[[ Source extract, beginning ]]

BTVI ‘trying to silence workers’ claims union


Tribune Staff Reporter


DANIEL Thompson, president of the Union of Tertiary Educators of the Bahamas, yesterday accused Bahamas Technical and Vocational Institute and the government of trying to silence workers who have voiced their concerns about the school’s “inefficiencies”.

In a statement yesterday, Mr Thompson expressed dismay at the state of labour relations at BTVI. He said president Dr Robert Roberston recently sent an email to faculty and staff addressing open communication, which the union leader sees as a “threat” to the group’s request for recognition as the bargaining agent for BTVI faculty.


DR Robert W Robertson, president of BTVI. Photo: Terrel W Carey Sr/Tribune Staff

In the email last week, which was obtained by The Tribune, Dr Robertson reminded employees they should use “established policies and procedures to voice concerns and seek resolution to issues”.

[[ Source extract, end ]]
[[ Given data, beginning ]]

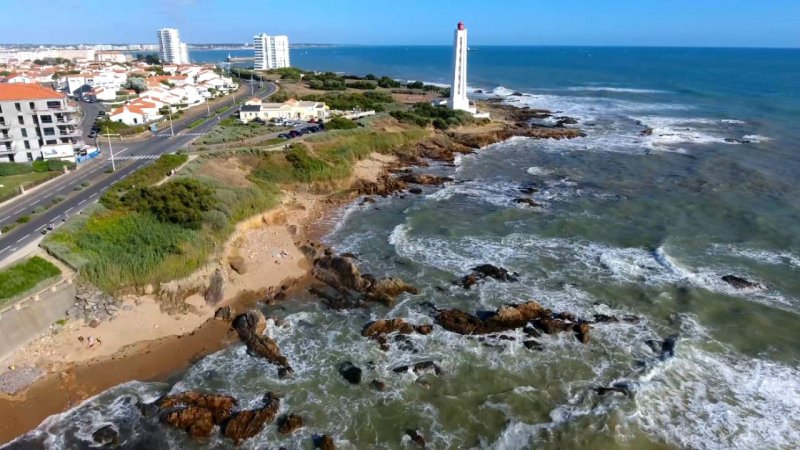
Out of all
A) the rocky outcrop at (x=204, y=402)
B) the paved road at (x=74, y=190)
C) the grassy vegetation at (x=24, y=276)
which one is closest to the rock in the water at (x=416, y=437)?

[[ Given data, end ]]
[[ Given data, beginning ]]

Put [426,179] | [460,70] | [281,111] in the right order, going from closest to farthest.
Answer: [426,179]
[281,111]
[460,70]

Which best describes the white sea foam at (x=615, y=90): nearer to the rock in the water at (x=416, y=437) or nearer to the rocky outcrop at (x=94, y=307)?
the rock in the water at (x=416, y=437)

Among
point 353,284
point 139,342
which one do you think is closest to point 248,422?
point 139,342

[[ Given data, end ]]

The task:
Reproduce the passage of the BTVI union article starting at "BTVI ‘trying to" and ending at "for BTVI faculty.".

Worked solution:
BTVI ‘trying to silence workers’ claims union


Tribune Staff Reporter


DANIEL Thompson, president of the Union of Tertiary Educators of the Bahamas, yesterday accused Bahamas Technical and Vocational Institute and the government of trying to silence workers who have voiced their concerns about the school’s “inefficiencies”.

In a statement yesterday, Mr Thompson expressed dismay at the state of labour relations at BTVI. He said president Dr Robert Roberston recently sent an email to faculty and staff addressing open communication, which the union leader sees as a “threat” to the group’s request for recognition as the bargaining agent for BTVI faculty.